━━ Fragmento facilitado

Mi querida Big-Bang;
Ayer me insultaron cruelmente: «eres una improvisadora». Vamos, que invito a cenar a mis amigas de la universidad con sus respectivos (en adelante «mis maridos virtuales») y, tras repartirnos el menú, me adjudican las ensaladas exóticas porque soy moderna y actual, mega cool y, sobre todo, porque la última vez que encendí el horno vino el cuerpo de bomberos alertado por una llamada de mi vecina Mrs.Gestapo.
Yo voy, voluntariosa,  al mercado.Me cruzo con mi vecino el cienciólogo chiflado, miro mal a una chunga que ha escogido la granada que yo quería y empiezo a coger sin ton ni son ingredientes que ignoro cómo deberé combinar: brotes de soja, foie fresco, rúcula, tomates cherry, albahaca, queso feta y de otros tres, carne en carpaccio, anchoas…y así hasta que lleno el carro. «Muy mal se nos tiene que dar para que de aquí no salgan tres buenas fuentes epatantes», me digo en la caja, resudando por el esfuerzo. Y el cienciólogo, detrás, me pasa un papelillo con un nombre y un teléfono para que vaya a que me hagan un test de personalidad: «Inconsistente e improvisadora. No hace falta que me lo diga tu test», le suelto blandiendo el pack de tomates secos.

━━━━

Ejercicios propuestos:
a) En el fragmento, ¿qué parte del menú le toca preparar a quien escribe?
b) Explica, por favor, en una a tres oraciones, por qué le adjudican esa parte del menú a quien escribe en el fragmento.
Las líneas de datos no hacen falta para nada.

━━ Datos proporcionados

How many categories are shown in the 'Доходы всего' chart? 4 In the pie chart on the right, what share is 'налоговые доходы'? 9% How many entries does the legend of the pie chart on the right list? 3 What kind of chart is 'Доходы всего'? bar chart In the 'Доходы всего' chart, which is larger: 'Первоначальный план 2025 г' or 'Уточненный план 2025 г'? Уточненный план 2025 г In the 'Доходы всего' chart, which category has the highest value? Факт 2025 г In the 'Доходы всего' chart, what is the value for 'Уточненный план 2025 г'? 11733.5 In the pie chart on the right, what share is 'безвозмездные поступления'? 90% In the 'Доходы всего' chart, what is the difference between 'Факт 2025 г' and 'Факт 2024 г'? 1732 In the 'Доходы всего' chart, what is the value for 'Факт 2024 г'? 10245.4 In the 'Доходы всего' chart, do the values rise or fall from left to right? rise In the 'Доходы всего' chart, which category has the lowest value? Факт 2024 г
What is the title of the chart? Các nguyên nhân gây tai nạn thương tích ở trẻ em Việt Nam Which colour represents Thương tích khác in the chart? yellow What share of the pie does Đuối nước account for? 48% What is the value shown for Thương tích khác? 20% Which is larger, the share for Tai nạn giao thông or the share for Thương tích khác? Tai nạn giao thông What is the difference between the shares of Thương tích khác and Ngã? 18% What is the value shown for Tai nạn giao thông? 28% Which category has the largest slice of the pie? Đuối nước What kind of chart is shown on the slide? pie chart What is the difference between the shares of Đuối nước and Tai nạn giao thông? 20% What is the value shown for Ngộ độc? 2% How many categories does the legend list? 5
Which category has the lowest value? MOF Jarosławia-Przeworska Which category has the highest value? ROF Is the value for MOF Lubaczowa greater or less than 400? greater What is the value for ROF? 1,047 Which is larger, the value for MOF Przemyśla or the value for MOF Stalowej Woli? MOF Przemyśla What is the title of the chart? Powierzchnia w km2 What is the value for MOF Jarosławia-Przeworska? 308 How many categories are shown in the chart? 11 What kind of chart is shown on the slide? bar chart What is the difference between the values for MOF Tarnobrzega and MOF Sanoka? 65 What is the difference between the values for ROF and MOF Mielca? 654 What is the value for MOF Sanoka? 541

━━━━

Resultados del ejercicio:
a) Las ensaladas exóticas.

b) Se la adjudican porque es moderna y actual, "mega cool". Sobre todo, la última vez que encendió el horno vino el cuerpo de bomberos, alertado por una llamada de su vecina Mrs. Gestapo.